Abstract

Eukaryogenesis-the process by which the eukaryotic cell emerged-has long puzzled scientists. It has been assumed that the fossil record has little to say about this process, in part because important characters such as the nucleus and mitochondria are rarely preserved, and in part because the prevailing model of early eukaryotes implies that eukaryogenesis occurred before the appearance of the first eukaryotes recognized in the fossil record. Here, I propose a different scenario for early eukaryote evolution than is widely assumed. Rather than crown group eukaryotes originating in the late Paleoproterozoic and remaining ecologically minor components for more than half a billion years in a prokaryote-dominated world, I argue for a late Mesoproterozoic origin of the eukaryotic crown group, implying that eukaryogenesis can be studied using the fossil record. I review the proxy records of four crown group characters: the capacity to form cysts as evidenced by the presence of excystment structures; a complex cytoskeleton as evidenced by spines or pylomes; sterol synthesis as evidenced by steranes; and aerobic respiration-and therefore mitochondria-as evidenced by eukaryotes living in oxic environments, and argue that it might be possible to use these proxy records to infer the order in which these characters evolved. The records indicate that both cyst formation and a complex cytoskeleton appeared by late Paleoproterozoic time, and sterol synthesis appeared in the late Mesoproterozioc or early Neoproterozoic. The origin of aerobic respiration cannot as easily be pinned down, but current evidence permits the possibility that it evolved sometime in the Mesoproterozoic.

◆ **Collected material**
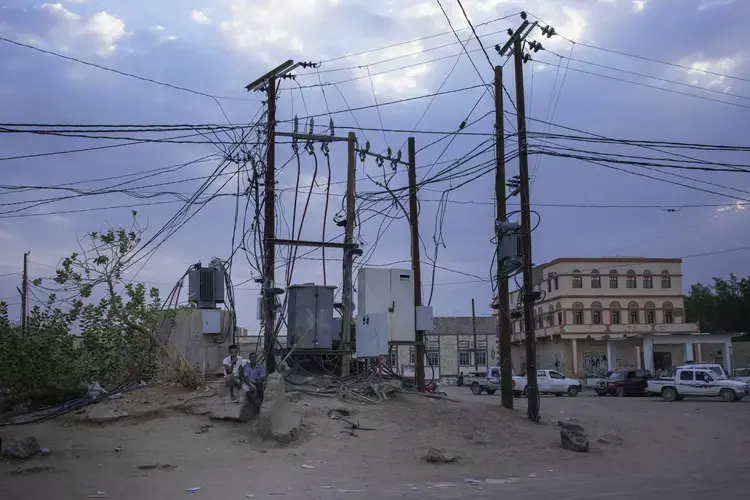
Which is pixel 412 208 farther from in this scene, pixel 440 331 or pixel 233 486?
pixel 440 331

◆ **What you will do**
A) In the abstract on eukaryogenesis, when does the author argue the eukaryotic crown group originated?
B) List the crown group characters whose proxy records the abstract on eukaryogenesis reviews.

◆ **Problem solutions**
A) In the late Mesoproterozoic.

B)
- The capacity to form cysts
- A complex cytoskeleton
- Sterol synthesis
- Aerobic respiration (and therefore mitochondria)